* _Region labeling records_:

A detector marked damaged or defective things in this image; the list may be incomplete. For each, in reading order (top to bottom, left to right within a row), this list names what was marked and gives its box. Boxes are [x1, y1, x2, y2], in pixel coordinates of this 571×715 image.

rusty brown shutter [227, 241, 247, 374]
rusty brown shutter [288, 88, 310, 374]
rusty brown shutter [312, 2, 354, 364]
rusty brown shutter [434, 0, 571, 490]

* _Stated problem_:
Write out every line of the material above without changing anything.

* _Answer to the task_:
A detector marked damaged or defective things in this image; the list may be incomplete. For each, in reading order (top to bottom, left to right within a row), this list names what was marked and gives its box. Boxes are [x1, y1, x2, y2], in pixel coordinates of this 571×715 image.

rusty brown shutter [227, 241, 247, 374]
rusty brown shutter [288, 88, 310, 374]
rusty brown shutter [312, 2, 354, 364]
rusty brown shutter [434, 0, 571, 490]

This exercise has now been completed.